Last but not least, pursuing the Priority #8 of JESEDU-Rio 2017’s Action Statement and finding a natural convergence between UN’s 2030 Agenda for Sustainable Development and the Holy Father’s Laudato Si’, the school has started a training program for its teachers. More and more of them are getting involved in seminars and workshops, in collaboration with Fondazione Magis and Fondazione “Gesuiti Educazione”, to share their ideas and projects on how to improve Global Citizenship’s inclusion in all academic departments.

Moreover, recently at Istituto Massimo an award has been introduced, addressed to the teachers of the school to reward the most innovative proposals and the most effective educational projects: the so-called ‘Premio Magis’ (or the ‘Magis Reward’).

It is a recognition which favours and enhances  the circulation of project ideas, an effective tool for a three-dimensional growth of students.
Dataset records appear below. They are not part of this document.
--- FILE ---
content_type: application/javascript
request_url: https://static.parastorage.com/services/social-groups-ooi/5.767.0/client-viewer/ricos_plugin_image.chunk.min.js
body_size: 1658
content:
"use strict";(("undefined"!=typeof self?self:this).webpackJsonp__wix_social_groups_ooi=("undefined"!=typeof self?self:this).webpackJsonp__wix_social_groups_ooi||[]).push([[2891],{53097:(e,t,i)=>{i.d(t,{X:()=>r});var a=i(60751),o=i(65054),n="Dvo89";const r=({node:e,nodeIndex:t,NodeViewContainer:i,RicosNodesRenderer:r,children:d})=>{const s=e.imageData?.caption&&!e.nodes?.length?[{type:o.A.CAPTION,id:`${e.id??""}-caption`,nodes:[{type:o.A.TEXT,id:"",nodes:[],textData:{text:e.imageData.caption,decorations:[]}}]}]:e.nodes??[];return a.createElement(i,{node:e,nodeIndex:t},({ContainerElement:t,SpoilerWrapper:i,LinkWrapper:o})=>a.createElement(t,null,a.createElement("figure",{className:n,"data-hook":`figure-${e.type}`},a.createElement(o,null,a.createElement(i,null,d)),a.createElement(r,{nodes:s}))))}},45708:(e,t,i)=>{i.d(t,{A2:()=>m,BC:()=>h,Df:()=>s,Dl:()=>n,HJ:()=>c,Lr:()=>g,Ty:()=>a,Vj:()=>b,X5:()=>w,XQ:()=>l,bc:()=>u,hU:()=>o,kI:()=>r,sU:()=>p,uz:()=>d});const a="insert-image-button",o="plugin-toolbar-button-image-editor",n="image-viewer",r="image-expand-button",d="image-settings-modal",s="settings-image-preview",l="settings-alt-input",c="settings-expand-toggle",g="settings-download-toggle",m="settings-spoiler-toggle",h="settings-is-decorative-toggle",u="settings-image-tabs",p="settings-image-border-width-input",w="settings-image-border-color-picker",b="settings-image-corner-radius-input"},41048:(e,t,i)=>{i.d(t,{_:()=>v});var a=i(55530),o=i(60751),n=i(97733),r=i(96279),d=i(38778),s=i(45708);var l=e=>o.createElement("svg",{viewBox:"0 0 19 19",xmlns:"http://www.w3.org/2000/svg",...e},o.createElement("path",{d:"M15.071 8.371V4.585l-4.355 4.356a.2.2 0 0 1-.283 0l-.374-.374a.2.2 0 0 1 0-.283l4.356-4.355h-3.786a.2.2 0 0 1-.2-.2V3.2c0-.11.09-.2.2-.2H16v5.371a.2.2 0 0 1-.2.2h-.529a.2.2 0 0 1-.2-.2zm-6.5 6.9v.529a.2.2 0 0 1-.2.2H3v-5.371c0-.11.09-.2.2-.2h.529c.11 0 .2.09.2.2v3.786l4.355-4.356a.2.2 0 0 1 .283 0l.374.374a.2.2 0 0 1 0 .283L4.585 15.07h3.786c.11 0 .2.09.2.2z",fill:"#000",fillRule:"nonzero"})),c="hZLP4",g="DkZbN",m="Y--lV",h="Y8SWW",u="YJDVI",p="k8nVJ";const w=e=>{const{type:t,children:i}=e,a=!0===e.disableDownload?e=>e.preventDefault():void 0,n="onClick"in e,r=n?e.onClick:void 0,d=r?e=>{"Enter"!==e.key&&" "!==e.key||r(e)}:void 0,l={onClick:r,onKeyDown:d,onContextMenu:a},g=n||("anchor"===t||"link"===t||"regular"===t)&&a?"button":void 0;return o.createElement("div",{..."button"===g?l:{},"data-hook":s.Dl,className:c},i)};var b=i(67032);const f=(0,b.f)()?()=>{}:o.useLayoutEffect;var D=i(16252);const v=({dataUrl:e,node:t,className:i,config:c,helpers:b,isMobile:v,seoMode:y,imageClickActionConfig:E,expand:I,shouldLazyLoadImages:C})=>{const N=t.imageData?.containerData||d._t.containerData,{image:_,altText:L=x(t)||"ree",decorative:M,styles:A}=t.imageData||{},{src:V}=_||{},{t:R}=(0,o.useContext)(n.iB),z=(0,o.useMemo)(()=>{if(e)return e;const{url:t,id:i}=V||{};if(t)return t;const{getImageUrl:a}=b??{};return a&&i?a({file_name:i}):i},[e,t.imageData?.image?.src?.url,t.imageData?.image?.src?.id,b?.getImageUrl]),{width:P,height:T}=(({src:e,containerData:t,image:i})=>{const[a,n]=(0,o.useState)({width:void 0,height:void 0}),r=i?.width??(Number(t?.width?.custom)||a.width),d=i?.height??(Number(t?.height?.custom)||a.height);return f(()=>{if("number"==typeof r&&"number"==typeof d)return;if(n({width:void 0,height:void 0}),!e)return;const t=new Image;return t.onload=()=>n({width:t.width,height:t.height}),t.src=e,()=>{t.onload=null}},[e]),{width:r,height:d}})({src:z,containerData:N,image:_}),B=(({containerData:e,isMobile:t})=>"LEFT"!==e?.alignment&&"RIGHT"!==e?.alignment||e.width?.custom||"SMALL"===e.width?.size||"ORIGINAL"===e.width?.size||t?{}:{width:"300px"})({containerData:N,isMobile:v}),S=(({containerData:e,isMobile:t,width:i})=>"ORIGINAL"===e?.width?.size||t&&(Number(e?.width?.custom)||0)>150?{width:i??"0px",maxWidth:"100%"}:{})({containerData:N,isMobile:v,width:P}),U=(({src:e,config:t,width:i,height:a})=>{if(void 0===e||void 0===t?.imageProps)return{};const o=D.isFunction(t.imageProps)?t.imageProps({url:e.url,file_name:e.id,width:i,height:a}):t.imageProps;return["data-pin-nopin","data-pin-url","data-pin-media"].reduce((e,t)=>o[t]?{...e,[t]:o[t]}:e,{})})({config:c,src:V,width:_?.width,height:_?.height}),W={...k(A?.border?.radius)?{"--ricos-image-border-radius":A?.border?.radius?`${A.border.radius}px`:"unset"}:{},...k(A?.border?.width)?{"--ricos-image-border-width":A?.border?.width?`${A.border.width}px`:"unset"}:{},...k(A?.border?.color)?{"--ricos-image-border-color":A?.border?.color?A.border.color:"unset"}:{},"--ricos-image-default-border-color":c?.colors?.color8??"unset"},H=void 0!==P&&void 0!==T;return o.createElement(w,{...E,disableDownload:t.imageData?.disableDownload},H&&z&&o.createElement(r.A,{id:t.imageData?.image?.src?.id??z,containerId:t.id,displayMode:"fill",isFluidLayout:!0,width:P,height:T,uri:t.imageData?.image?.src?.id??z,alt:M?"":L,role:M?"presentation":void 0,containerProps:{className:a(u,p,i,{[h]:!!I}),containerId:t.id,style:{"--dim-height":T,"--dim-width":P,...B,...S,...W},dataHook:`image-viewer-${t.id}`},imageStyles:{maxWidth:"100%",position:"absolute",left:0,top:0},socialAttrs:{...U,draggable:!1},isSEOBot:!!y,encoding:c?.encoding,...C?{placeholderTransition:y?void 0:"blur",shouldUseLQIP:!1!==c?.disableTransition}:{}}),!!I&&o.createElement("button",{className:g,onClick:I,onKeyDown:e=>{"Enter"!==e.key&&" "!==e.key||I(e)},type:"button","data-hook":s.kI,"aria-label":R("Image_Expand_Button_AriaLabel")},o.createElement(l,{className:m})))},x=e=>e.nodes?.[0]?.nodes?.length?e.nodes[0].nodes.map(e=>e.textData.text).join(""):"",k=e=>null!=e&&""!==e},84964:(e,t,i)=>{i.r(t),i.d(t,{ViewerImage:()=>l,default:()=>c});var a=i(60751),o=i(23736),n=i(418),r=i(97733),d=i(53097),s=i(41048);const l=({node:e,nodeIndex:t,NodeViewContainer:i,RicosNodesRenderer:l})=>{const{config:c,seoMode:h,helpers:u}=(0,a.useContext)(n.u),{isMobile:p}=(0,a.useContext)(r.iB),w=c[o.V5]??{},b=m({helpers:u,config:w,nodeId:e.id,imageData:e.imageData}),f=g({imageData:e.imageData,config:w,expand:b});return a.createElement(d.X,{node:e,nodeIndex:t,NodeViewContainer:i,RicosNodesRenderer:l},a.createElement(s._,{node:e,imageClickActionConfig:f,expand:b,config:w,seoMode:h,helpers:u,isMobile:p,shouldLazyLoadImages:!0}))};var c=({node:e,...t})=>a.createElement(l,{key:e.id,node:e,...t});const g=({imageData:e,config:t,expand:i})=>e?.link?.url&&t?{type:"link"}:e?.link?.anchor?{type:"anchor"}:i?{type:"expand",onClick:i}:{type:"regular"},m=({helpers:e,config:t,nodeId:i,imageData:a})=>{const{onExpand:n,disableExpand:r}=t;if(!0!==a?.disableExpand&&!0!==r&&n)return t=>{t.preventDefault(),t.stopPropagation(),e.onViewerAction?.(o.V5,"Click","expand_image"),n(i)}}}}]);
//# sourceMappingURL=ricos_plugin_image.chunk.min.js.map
Knowledge itself only represents the basis for an integral development. It is widely recommended to take care of the human, spiritual and academic aspect altogether: they all deal with excellence and, if well combined, allow its achievement.

The whole of these and many other initiatives[1], integrated in the Ignatian education, help shaping a Global Citizen. This grants teenagers the future accomplishment of their goals, which will have a positive impact on theirs and their neighbor’s life, thus bringing a message of hope to humanity.

To sum up, going back to the former question “What does it mean to be a Global Citizen?”, we can definitely answer that a Global Citizen  is a person who loves and respects all Creation, as he knows to be part of It and at the same time reflects It. To have full cognizance of this, he must be a Competent person, that is to say Compassionate, Conscious and Committed at the same time, able to speak the three languages so dear to Pope Francis: the language of the Mind (to think what you feel and what you do), of the Heart (to feel deeply what you think and what you do) and of the Hands (to do well what you think and what you feel).

Of course, if he can speak a couple of foreign languages as well, … it does no harm!

Ad maiora!

Students from Istituto Massimo showing the Holy Father the artificial hand they created with a 3d printer

Crowdfunding at Istituto Massimo

P. Giovanni La Manna sj and some young students with Pope Francis receiving a drone built in the STEAM labs at Istituto Massimo.

Winners of this year’s ‘Magis Reward’.

A well built in Malawi by ‘Africasottosopra’, thanks to a crowdfunding supported by Istituto Massimo.

[1] Model United Nations, Nutritional Education, Didactic Vegetable Garden, Class for the Planet, Legambiente, SMOM,  EYM, Scout, Caritas, JRS programmes, Teaching Italian to Refugees, Social Week.